Experience Real
Let’s get basics out of the way.
You know you want a home theatre system.
You have the space, the spending capacity and most of all the passion for a great experience of sound and image.
You want it to watch movies, to play games or to simply unwind to music as it should be heard – purely.
Here’s what you should know.
Home theatres work on recreating the purest of an audio-visual experience by taking care of some fundamental requirements – how the sound and imagery – especially the sound – will reach you for it to be a theatre experience – not a theatre-like experience.
There’s a difference.
Pick up any good commercial surround sound system and you’re likely to hear sounds from all around you.

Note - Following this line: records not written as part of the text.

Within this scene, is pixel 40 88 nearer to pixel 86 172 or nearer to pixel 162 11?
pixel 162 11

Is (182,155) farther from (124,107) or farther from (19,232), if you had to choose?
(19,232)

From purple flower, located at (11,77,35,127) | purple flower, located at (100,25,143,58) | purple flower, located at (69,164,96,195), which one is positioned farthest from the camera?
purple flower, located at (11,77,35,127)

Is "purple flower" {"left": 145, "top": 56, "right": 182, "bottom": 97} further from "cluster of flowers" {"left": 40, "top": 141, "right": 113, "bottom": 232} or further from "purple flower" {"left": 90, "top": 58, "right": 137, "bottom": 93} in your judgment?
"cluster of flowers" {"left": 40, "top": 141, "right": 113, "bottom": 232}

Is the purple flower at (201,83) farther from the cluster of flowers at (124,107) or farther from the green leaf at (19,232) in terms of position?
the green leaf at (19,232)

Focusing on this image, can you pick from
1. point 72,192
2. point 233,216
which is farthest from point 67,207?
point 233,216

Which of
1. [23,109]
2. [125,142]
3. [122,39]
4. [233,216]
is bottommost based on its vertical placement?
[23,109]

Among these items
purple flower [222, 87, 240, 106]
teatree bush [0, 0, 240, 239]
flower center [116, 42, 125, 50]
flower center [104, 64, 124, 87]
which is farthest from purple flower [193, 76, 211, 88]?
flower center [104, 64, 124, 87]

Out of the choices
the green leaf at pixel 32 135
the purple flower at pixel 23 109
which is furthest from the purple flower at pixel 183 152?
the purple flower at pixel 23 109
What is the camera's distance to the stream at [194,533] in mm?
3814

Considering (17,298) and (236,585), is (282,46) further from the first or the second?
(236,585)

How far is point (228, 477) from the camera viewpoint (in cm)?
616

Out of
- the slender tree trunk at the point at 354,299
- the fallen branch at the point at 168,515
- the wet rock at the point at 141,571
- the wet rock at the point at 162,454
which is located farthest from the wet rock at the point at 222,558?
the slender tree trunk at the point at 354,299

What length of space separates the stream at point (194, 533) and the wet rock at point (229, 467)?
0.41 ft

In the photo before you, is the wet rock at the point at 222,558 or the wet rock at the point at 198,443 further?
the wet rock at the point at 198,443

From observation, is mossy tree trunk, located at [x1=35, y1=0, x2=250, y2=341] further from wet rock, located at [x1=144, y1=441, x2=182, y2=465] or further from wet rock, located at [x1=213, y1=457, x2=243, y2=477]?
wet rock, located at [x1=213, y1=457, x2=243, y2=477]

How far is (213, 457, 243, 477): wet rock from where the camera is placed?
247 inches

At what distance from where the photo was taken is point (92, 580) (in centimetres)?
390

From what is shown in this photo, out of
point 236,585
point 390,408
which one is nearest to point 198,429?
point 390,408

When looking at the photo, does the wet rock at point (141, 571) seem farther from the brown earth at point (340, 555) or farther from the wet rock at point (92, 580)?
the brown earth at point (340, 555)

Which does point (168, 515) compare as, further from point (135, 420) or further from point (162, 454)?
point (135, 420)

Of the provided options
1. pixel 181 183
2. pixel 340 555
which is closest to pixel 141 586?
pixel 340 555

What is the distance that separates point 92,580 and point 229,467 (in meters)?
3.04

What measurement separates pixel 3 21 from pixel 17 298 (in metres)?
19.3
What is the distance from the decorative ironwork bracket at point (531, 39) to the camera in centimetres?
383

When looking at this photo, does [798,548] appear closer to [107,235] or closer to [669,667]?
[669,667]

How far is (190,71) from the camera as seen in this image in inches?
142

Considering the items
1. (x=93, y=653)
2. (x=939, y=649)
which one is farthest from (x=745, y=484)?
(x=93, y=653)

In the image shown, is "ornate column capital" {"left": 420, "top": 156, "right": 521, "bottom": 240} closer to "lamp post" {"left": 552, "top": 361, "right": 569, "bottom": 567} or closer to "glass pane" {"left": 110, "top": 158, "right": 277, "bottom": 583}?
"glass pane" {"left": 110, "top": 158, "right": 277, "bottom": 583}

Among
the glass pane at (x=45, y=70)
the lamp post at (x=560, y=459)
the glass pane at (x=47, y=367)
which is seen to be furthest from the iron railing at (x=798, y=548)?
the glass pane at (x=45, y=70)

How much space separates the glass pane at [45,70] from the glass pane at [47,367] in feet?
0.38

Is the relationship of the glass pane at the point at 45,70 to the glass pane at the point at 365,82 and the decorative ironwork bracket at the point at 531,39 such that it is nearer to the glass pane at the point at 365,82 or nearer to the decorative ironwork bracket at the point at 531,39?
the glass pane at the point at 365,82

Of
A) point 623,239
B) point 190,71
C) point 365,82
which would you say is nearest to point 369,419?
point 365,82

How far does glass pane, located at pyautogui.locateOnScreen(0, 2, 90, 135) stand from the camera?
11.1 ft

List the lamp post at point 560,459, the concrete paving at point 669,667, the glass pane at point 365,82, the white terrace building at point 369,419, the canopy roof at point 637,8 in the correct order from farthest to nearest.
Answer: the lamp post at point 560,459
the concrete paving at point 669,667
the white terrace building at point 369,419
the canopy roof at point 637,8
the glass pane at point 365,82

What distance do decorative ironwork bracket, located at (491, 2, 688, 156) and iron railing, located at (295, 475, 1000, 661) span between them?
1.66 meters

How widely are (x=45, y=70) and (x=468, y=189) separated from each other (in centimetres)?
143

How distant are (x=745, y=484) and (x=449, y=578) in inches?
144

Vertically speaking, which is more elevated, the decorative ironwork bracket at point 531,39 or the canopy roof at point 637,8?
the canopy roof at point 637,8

Add to that a large-screen TV and all you need is popcorn and dimmed lights et voila – a theatre-like experience.
Like. Not actual.
Home theatres? Now that’s giving the Imaxes, the Inoxes and the other bad boys of cinematic experience a run for their setups.

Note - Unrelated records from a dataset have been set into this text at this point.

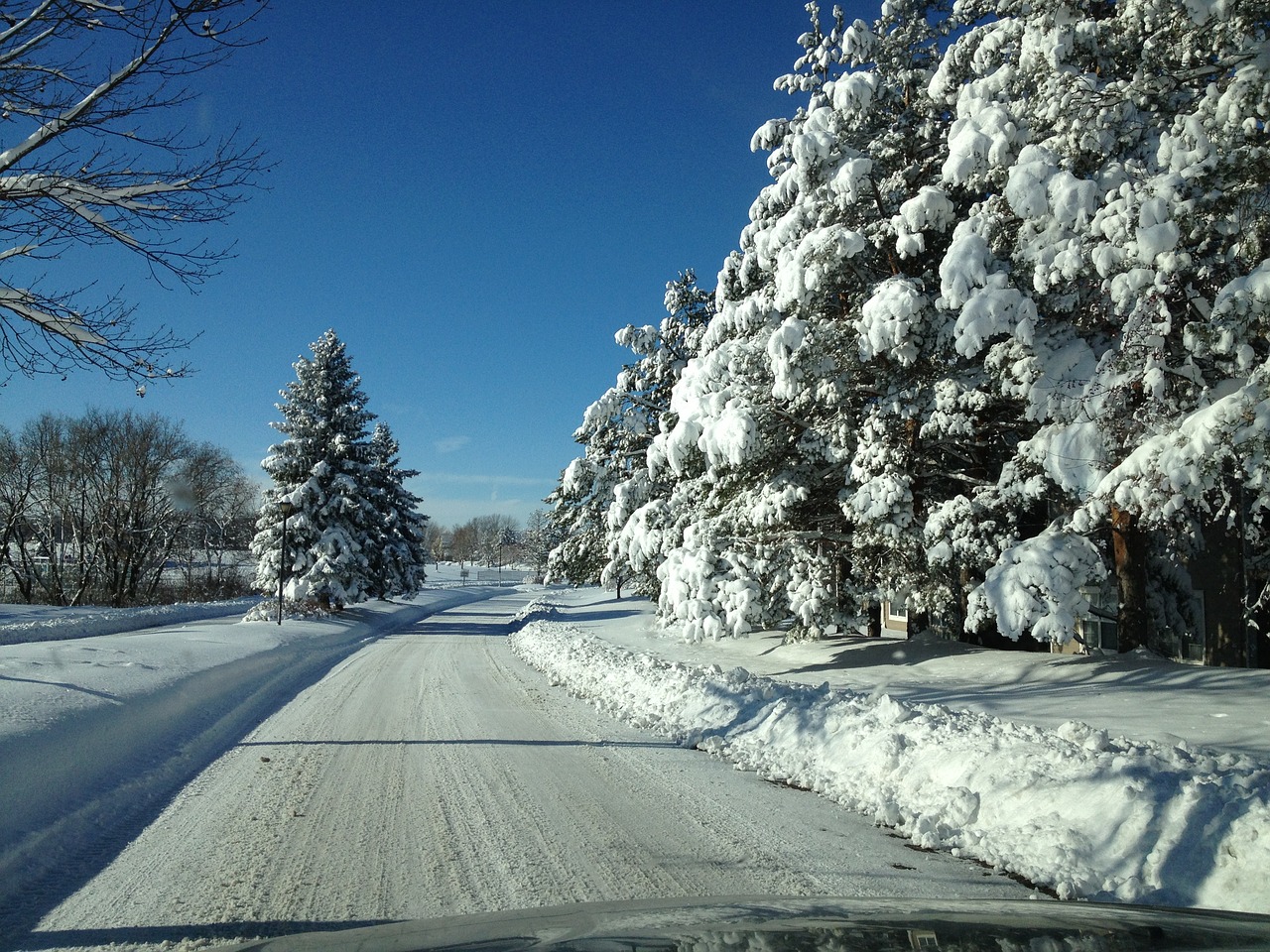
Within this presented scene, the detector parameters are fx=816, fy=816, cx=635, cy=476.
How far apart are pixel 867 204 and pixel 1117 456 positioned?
658cm

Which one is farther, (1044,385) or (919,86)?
(919,86)

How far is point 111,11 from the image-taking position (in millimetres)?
5957

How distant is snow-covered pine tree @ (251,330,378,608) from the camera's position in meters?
31.0

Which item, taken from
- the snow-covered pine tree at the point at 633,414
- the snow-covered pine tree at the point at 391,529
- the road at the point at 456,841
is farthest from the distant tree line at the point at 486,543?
the road at the point at 456,841

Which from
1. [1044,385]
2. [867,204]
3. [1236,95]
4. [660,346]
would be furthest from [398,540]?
[1236,95]

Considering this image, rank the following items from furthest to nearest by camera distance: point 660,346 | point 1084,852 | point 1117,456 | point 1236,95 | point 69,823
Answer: point 660,346 → point 1117,456 → point 1236,95 → point 69,823 → point 1084,852

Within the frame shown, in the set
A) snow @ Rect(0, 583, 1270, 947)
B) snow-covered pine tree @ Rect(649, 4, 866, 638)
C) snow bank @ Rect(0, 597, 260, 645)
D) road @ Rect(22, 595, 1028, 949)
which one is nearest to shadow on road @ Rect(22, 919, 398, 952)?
road @ Rect(22, 595, 1028, 949)

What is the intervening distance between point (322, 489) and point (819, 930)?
105 ft

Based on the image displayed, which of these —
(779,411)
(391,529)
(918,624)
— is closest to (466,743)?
(779,411)

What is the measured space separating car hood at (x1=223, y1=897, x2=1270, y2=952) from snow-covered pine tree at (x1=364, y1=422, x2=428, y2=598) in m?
31.2

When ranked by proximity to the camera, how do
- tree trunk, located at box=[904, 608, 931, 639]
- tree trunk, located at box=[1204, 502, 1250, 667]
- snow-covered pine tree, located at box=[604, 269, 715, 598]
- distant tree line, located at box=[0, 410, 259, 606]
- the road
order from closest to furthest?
1. the road
2. tree trunk, located at box=[1204, 502, 1250, 667]
3. tree trunk, located at box=[904, 608, 931, 639]
4. snow-covered pine tree, located at box=[604, 269, 715, 598]
5. distant tree line, located at box=[0, 410, 259, 606]

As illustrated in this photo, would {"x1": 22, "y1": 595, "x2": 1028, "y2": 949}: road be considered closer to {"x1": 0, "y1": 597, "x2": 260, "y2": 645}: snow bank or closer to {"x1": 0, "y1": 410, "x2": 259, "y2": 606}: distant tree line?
{"x1": 0, "y1": 597, "x2": 260, "y2": 645}: snow bank

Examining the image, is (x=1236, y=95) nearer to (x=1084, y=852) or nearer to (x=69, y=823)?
(x=1084, y=852)

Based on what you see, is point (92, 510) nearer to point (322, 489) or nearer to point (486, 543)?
point (322, 489)
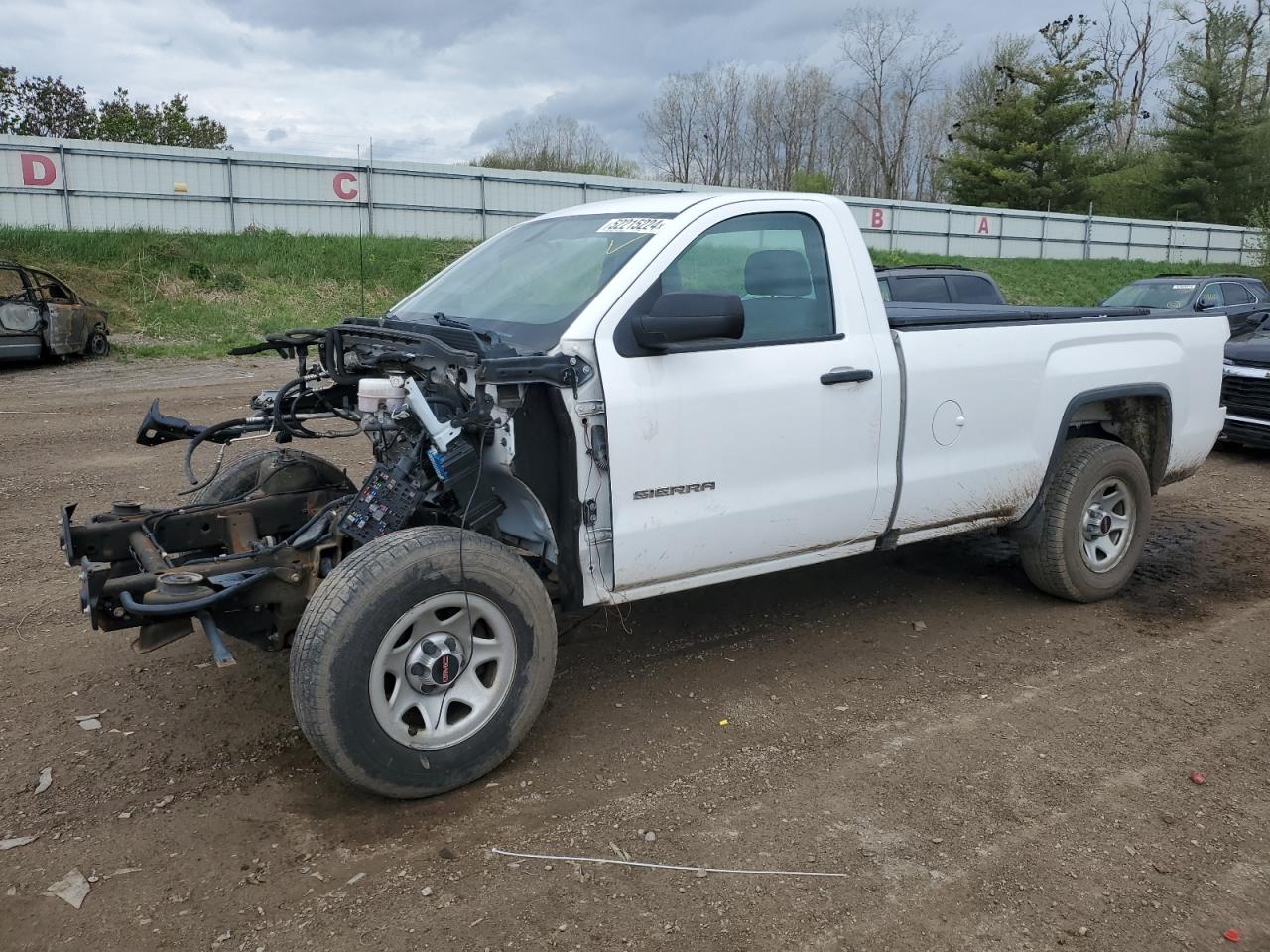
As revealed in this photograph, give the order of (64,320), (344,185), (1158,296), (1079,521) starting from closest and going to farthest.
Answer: (1079,521) → (1158,296) → (64,320) → (344,185)

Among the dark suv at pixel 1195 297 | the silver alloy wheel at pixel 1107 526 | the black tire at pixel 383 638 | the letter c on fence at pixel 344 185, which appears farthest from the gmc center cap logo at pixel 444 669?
the letter c on fence at pixel 344 185

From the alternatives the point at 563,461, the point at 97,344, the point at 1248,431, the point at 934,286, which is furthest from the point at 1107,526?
the point at 97,344

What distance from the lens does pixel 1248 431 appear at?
393 inches

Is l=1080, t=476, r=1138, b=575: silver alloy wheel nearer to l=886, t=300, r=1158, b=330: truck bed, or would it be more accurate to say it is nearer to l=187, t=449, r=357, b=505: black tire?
l=886, t=300, r=1158, b=330: truck bed

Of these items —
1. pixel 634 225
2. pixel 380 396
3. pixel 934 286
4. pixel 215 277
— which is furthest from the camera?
pixel 215 277

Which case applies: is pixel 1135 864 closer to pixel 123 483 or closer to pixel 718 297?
pixel 718 297

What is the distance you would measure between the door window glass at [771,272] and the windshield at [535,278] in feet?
0.90

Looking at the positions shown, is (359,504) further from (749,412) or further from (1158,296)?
(1158,296)

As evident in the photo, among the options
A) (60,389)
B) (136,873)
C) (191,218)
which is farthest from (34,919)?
(191,218)

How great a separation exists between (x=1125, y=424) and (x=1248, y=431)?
5244 mm

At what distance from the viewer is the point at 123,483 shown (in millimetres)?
7824

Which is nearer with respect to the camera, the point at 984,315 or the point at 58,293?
the point at 984,315

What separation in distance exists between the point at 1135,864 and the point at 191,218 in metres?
25.0

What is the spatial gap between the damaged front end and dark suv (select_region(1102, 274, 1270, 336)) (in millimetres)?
12657
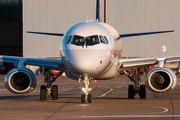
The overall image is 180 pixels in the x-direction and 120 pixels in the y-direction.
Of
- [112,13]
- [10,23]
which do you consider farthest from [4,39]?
[112,13]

For starters there’s the acoustics – the ability for the sound to reach you perfectly. If you have a room which is highly reflective then you’ll experience reverberation or echo depending on the size of the room. Sound on its own gets reflected and absorbed by everything around you. The walls, the paint on the walls, the furniture... you get the drift.

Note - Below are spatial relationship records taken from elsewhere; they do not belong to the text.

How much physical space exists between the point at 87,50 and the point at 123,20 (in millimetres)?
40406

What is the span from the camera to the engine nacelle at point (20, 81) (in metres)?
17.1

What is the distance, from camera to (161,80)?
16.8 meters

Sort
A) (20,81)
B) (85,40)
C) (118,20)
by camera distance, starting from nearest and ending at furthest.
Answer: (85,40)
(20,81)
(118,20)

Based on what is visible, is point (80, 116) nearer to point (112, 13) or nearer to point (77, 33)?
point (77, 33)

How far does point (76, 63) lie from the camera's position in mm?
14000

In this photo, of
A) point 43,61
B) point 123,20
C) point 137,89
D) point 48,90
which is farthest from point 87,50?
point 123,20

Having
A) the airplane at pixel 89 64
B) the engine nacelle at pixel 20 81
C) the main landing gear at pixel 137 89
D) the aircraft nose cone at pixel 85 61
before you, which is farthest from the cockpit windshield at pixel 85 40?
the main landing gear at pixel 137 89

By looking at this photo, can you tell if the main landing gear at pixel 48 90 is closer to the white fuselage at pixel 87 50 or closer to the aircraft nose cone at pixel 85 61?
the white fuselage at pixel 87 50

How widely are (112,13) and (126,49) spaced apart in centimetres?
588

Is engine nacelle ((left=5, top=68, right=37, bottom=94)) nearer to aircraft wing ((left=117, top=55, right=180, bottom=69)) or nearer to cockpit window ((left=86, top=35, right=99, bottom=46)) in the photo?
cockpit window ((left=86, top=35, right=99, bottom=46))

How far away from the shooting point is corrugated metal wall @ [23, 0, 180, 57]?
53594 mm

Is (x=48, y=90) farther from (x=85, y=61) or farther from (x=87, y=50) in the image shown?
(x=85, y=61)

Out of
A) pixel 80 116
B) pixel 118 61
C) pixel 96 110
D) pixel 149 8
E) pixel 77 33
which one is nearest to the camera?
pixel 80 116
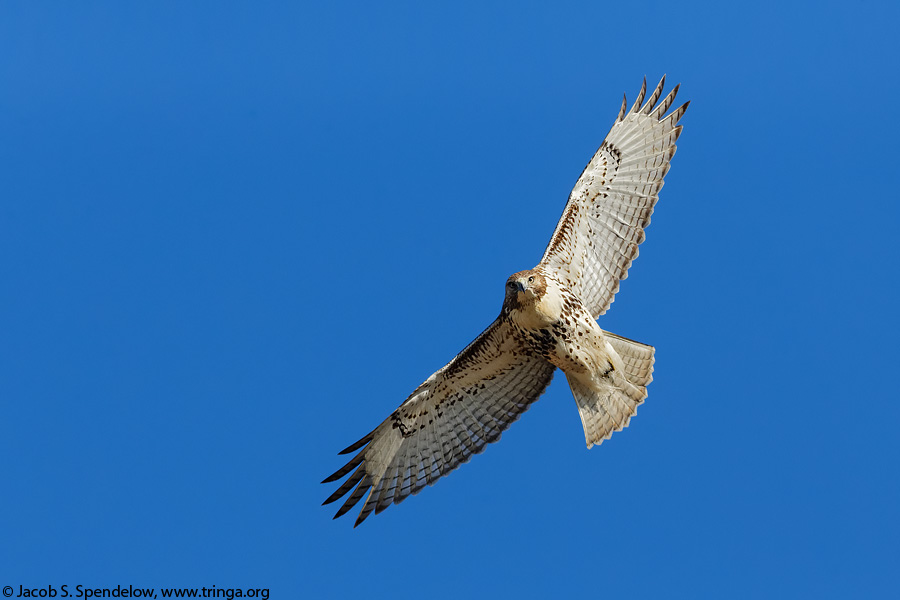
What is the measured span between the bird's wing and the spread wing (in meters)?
1.21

Which is why when you hear sound in a regular setting you are treated to reverberation – where the sound comes to you with a little drag in it – hellooooooo. If the room is extremely spacious you're probably going to hear the 1/10th of a second gap. That's echo – hello hello hello.
To arrest these issues, home theatre companies like Goa-based Sygnus Technologies spend attention to detail in creating the acoustics of your room.
Siddhant Amonkar of Sygnus Technologies was a crazy movie buff who spent the weekends as an engineering student catching the overnight train to Mumbai from Ratnagiri, alone, watching a movie at India's first Imax theatre at Wadala, getting back on the train and to his hostel.
Then he’s had that rare experience of being raised with music playing around him 24x7 thanks to his parents. He’s dabbled in speakers and amplifiers, so home theatre setups were the inevitable next step.
So when a home theatre project comes to Sygnus, Siddhant focuses mainly on the acoustics.
Layers and layers of material go into making the walls of the room absolutely right for a home theatre setup.
There’s wood, glass wool, foam, felt and all types of other material that enable the sound to be absorbed and reflected just right.
For instance wood is great for base sounds.
So it’s not just the sub-woofer you’ve invested in, it’s the layers of reflector-enabled walls you have in your setup which will decide that the boom you hear is exactly what the director of the movie or music score intended.
There’s more.
The furniture and the distance your furniture is placed from the screen/s and speakers are deliberate.
Sound travels through waves and waves just like those in the ocean have crests and troughs. You don’t want to be sitting in a trough, you won’t hear the sounds as someone sitting in a crest will.
That’s where calibration of the Audio-Visual Receiver (AVR) comes in. To ensure that what the director had in mind for his movie or music is what you are getting to the T.
It also ensures that you have a positive experience, not a disturbing one. Because sounds, poorly calibrated, can affect you physically.
So yes, you can create your theatre-like experience or actually have a theatre at home.
The difference is in the one you hire to do this for you.